Another paradigm shift in the landscape of FL has been the recent realization of a high-risk group of patients that progress within 24 months after therapy, especially following an anthracycline-based therapy (R-CHOP) [24]. Our study enrolled and accrued prior to this discovery.
In summary, while we report a negative trial with respect to the primary endpoint of 1-year PFS with 2 cycles of ESHAP followed by Zevalin, this protocol was associated with low toxicity, good ORR, and good OS, regardless of the number of prior lines of therapy.

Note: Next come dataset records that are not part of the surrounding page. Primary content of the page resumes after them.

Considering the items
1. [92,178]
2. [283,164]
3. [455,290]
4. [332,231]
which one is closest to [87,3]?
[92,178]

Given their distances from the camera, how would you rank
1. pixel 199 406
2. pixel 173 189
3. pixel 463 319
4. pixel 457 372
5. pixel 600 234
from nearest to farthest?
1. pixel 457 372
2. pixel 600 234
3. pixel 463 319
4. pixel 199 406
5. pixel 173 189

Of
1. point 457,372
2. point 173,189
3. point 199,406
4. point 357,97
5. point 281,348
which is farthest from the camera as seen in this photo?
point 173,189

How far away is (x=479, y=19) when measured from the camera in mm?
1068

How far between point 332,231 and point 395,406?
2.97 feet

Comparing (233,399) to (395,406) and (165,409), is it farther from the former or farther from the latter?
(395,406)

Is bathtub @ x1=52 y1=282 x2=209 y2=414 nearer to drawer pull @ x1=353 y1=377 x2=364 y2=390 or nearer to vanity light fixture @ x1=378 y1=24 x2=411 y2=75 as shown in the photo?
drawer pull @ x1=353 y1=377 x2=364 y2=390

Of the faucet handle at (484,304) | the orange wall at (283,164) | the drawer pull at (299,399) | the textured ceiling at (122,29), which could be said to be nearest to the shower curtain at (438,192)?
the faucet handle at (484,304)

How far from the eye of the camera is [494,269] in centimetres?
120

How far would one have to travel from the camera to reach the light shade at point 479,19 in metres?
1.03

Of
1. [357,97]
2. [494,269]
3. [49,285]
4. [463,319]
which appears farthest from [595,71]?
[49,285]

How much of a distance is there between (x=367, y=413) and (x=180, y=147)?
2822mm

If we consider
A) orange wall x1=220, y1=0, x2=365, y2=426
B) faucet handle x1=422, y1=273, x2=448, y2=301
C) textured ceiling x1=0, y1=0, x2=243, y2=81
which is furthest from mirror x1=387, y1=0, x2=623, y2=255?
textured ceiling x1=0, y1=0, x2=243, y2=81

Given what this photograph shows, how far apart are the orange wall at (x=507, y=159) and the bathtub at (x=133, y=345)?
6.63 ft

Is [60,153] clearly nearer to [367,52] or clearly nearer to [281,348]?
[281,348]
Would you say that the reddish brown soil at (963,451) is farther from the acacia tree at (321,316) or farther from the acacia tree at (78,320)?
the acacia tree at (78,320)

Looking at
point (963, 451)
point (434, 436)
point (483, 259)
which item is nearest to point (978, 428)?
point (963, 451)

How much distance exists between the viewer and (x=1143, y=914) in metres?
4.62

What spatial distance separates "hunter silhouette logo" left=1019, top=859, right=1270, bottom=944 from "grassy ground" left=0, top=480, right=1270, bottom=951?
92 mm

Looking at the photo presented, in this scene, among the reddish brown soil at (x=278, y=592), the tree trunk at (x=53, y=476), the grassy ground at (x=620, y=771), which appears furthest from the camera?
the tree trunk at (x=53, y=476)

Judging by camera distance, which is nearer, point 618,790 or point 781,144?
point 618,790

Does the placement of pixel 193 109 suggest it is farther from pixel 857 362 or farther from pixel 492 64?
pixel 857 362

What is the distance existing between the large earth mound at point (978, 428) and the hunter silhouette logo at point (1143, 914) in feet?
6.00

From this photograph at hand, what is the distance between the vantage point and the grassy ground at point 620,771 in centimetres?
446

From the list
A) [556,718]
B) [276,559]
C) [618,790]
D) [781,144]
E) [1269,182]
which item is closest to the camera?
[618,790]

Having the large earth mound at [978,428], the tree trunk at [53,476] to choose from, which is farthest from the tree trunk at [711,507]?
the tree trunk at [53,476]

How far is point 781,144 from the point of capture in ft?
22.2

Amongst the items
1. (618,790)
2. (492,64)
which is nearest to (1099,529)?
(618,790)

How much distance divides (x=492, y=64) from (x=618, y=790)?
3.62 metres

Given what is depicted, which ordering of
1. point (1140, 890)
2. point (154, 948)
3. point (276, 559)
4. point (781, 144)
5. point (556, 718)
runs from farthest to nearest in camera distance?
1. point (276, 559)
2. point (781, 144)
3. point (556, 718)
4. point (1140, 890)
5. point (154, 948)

Future directions of study would include conducting this trial in a high-risk patient population of FL such as that with event-free survival < 24 months, and optimizing debulking with ESHAP to improve subsequent clearance of lymphoma from the bone marrow space prior to treatment with Zevalin.
Statement of Ethics
All subjects who participated gave their informed consent to this study protocol which was approved by the institute's committee on human research.
Disclosure Statement
Dr. Anwer has received personal fees from Seattle Genetics and Incyte. Dr. Persky has received research funding from Merck and Spectrum Pharmaceuticals. Dr. Puvvada has received personal fees from Pharmacyclics, AbbVie, Gilead, and Seattle Genetics and research funding from Takeda, Spectrum, AbbVie, and Genentech Pharmaceuticals.
Funding Sources
Research funding for this study was received from Spectrum Pharmaceuticals. The research reported in this publication was supported by the National Cancer Institute of the National Institutes of Health (award No. P30 CA023074).